----- Original Message ----- From: "Doug Henwood" <dhenwood at panix.com>
-Oh, and it was true in the early days that single-payer campaigns -were silent on citizenship status. No longer. The Calif bill -explicitly says "residents," not citizens, and the national Conyers -bill does as well <http://www.house.gov/conyers/news_hr676_2.htm>. -So, Nathan, ready to sign on, or still for "incremental change"?
The California initiative didn't exclude undocumented immigrants either-- until late in the game the leadership revised the draft when the immigrant-baiting started.
This is the problem with the romance of "maximalist" demands-- it's all about the demand with no analysis of likely political developments later on. At times, I'm all for maximalist demands, but there are many maximalist demands that actually set you up for worse results in the final deal. There are less maximalist demands that are more defensible-- they are a better "trench" in warfare terms to defend your position.
My maximalist demand is that everyone in the country get decent health care coverage.
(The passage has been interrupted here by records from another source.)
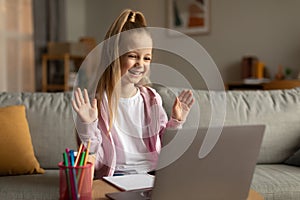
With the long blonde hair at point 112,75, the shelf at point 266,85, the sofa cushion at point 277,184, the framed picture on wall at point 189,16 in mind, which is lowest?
the sofa cushion at point 277,184

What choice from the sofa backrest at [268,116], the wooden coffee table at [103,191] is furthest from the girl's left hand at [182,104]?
the sofa backrest at [268,116]

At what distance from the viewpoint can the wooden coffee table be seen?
1325 mm

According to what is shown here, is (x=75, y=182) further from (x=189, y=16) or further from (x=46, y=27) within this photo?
(x=46, y=27)

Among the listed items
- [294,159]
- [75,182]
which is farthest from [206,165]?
[294,159]

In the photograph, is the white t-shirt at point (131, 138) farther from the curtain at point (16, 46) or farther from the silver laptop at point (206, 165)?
the curtain at point (16, 46)

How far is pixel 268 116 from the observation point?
2436 millimetres

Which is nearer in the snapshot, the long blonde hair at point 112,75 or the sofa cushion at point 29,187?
the long blonde hair at point 112,75

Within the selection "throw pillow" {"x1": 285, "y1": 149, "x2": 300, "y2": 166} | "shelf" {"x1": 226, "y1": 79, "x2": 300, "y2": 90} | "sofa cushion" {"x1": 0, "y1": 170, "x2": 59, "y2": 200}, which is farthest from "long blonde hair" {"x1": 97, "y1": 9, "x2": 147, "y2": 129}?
"shelf" {"x1": 226, "y1": 79, "x2": 300, "y2": 90}

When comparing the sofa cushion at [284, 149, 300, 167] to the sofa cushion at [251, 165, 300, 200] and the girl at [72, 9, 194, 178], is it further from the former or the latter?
the girl at [72, 9, 194, 178]

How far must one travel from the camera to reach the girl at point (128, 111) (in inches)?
67.0

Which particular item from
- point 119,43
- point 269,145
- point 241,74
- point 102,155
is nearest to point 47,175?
point 102,155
Single payer is just one method and I don't fetishize means. At the moment, it looks like a piss-poor unlikely means to get to the real maximalist goals, so why support it.
The health care strategy that makes most sense these days is to state the goal and push on the easiest means these days, from employer mandates like an expanded Maryland bill and expanding child coverage massively as was just done in Illinois.